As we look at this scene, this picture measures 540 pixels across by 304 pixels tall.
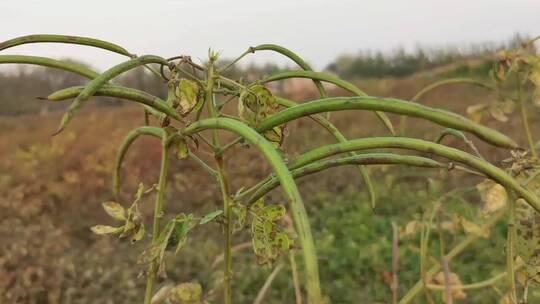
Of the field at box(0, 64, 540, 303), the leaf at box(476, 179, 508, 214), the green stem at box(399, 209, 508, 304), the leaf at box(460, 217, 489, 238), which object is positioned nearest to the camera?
the green stem at box(399, 209, 508, 304)

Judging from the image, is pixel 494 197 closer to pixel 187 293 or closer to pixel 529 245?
pixel 529 245

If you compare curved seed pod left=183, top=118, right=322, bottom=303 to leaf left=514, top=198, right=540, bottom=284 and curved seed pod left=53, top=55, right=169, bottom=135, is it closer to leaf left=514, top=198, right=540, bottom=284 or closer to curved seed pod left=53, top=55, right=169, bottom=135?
curved seed pod left=53, top=55, right=169, bottom=135

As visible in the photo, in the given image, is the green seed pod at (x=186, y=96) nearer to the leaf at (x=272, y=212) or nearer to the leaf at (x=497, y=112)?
the leaf at (x=272, y=212)

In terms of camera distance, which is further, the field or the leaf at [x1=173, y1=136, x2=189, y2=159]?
the field

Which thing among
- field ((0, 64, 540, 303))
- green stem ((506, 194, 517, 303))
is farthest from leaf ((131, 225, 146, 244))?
field ((0, 64, 540, 303))

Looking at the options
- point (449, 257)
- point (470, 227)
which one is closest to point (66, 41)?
point (449, 257)

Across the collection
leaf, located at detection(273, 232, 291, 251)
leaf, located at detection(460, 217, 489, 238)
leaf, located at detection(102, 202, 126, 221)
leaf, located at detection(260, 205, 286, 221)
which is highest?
leaf, located at detection(260, 205, 286, 221)

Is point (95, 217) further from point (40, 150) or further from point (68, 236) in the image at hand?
point (40, 150)

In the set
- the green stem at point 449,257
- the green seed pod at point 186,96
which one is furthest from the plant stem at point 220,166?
the green stem at point 449,257
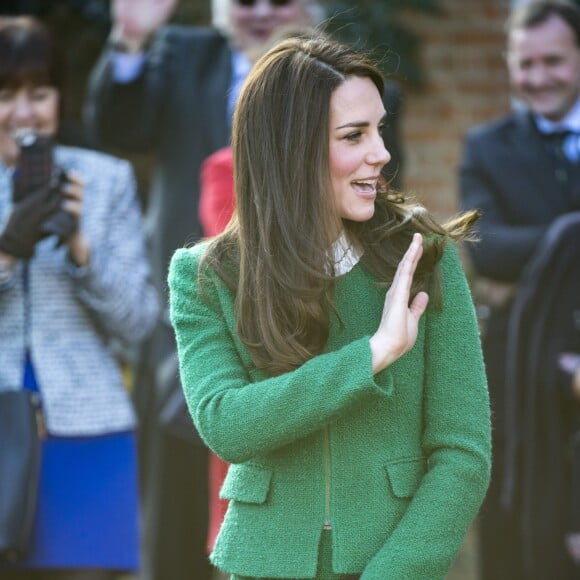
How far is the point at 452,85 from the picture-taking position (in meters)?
7.27

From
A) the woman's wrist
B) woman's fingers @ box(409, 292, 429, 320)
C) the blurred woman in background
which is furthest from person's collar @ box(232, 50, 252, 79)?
woman's fingers @ box(409, 292, 429, 320)

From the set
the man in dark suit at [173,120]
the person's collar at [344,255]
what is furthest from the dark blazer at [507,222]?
the person's collar at [344,255]

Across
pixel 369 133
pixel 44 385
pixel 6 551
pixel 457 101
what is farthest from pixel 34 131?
pixel 457 101

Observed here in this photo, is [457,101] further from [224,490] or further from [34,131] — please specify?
[224,490]

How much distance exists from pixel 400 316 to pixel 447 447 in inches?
9.8

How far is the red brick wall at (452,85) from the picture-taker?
721 cm

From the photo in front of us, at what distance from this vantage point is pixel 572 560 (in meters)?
4.40

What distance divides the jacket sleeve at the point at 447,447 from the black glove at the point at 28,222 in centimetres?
143

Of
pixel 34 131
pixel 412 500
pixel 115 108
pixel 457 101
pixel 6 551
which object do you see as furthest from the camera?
pixel 457 101

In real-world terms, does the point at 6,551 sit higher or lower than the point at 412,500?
lower

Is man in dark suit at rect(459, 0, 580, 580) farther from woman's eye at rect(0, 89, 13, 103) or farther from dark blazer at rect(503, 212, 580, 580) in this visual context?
→ woman's eye at rect(0, 89, 13, 103)

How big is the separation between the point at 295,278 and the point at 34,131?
1623mm

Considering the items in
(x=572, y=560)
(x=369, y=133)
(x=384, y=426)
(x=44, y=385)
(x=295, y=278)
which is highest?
(x=369, y=133)

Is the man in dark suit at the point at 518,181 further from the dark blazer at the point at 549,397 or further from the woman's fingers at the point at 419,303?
the woman's fingers at the point at 419,303
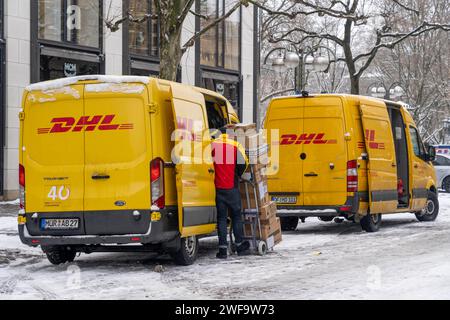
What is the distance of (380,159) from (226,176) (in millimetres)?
5560

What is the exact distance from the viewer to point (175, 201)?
35.3 ft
────────────────────
EXERCISE
Copy the records above exactly. The pictures are not part of the copy.

RESULT OF THIS TASK
As we look at this scene, this picture measures 540 pixels across by 304 pixels tall.
Of the field at box(0, 64, 540, 303), the leaf at box(476, 179, 508, 214), the green stem at box(399, 209, 508, 304), the leaf at box(460, 217, 489, 238), which object is positioned nearest to the camera?
the green stem at box(399, 209, 508, 304)

Judging from the image, is pixel 494 197 closer to pixel 187 293 or closer to pixel 529 245?
pixel 529 245

If you compare curved seed pod left=183, top=118, right=322, bottom=303 to leaf left=514, top=198, right=540, bottom=284 and curved seed pod left=53, top=55, right=169, bottom=135, is it closer to leaf left=514, top=198, right=540, bottom=284 or closer to curved seed pod left=53, top=55, right=169, bottom=135?
curved seed pod left=53, top=55, right=169, bottom=135

As visible in the photo, in the given image, is the green seed pod at (x=186, y=96) nearer to the leaf at (x=272, y=212) or nearer to the leaf at (x=497, y=112)?
the leaf at (x=272, y=212)

In terms of camera distance, which is further, the field or the leaf at [x1=173, y1=136, x2=189, y2=159]?
the field

Which thing among
- field ((0, 64, 540, 303))
- green stem ((506, 194, 517, 303))
is farthest from leaf ((131, 225, 146, 244))?
field ((0, 64, 540, 303))

Looking at the options
- point (449, 257)
- point (470, 227)
which one is closest to point (66, 41)?
point (449, 257)

Across the collection
leaf, located at detection(273, 232, 291, 251)
leaf, located at detection(460, 217, 489, 238)
leaf, located at detection(102, 202, 126, 221)
leaf, located at detection(260, 205, 286, 221)
which is highest?
leaf, located at detection(260, 205, 286, 221)

Is point (95, 217) further from point (40, 150) or further from point (68, 236) in the image at hand?
point (40, 150)

In the set
- the green stem at point 449,257
- the green seed pod at point 186,96
which one is furthest from the plant stem at point 220,166?
the green stem at point 449,257
How far is the point at 452,85 from the picture-taking position (in meters)?
7.27

From
A) the woman's wrist
B) woman's fingers @ box(409, 292, 429, 320)
C) the blurred woman in background
which is furthest from person's collar @ box(232, 50, 252, 79)?
woman's fingers @ box(409, 292, 429, 320)

From the set
the man in dark suit at [173,120]
the person's collar at [344,255]
what is furthest from the dark blazer at [507,222]?
the person's collar at [344,255]

Across
pixel 369 133
pixel 44 385
pixel 6 551
pixel 457 101
what is farthest from pixel 34 131?
pixel 457 101

Observed here in this photo, is [457,101] further from [224,490] or further from [34,131] — please specify?
[224,490]

How much distance exists from pixel 400 316 to pixel 447 447 in inches?
9.8

How far is the red brick wall at (452,85) from the picture-taker?
721 cm

From the photo in front of us, at what distance from this vantage point is pixel 572 560 (in meters)?
4.40

What distance divides the jacket sleeve at the point at 447,447 from the black glove at the point at 28,222 in centimetres?
143

Of
pixel 34 131
pixel 412 500
pixel 115 108
pixel 457 101
pixel 6 551
which object do you see as furthest from the camera?
pixel 457 101

In real-world terms, does the point at 6,551 sit higher or lower than the point at 412,500?
lower

Is man in dark suit at rect(459, 0, 580, 580) farther from woman's eye at rect(0, 89, 13, 103) or farther from dark blazer at rect(503, 212, 580, 580) in this visual context?
→ woman's eye at rect(0, 89, 13, 103)

How big is the separation between the point at 295,278 and the point at 34,131?
1623mm

Considering the items in
(x=572, y=560)
(x=369, y=133)
(x=384, y=426)
(x=44, y=385)
(x=295, y=278)
which is highest?
(x=369, y=133)

Is the man in dark suit at the point at 518,181 further from the dark blazer at the point at 549,397 or further from the woman's fingers at the point at 419,303?
the woman's fingers at the point at 419,303
What is the distance of (380,159) from (226,176) (in millimetres)?
5560

What is the exact distance from the viewer to point (175, 201)?
35.3 ft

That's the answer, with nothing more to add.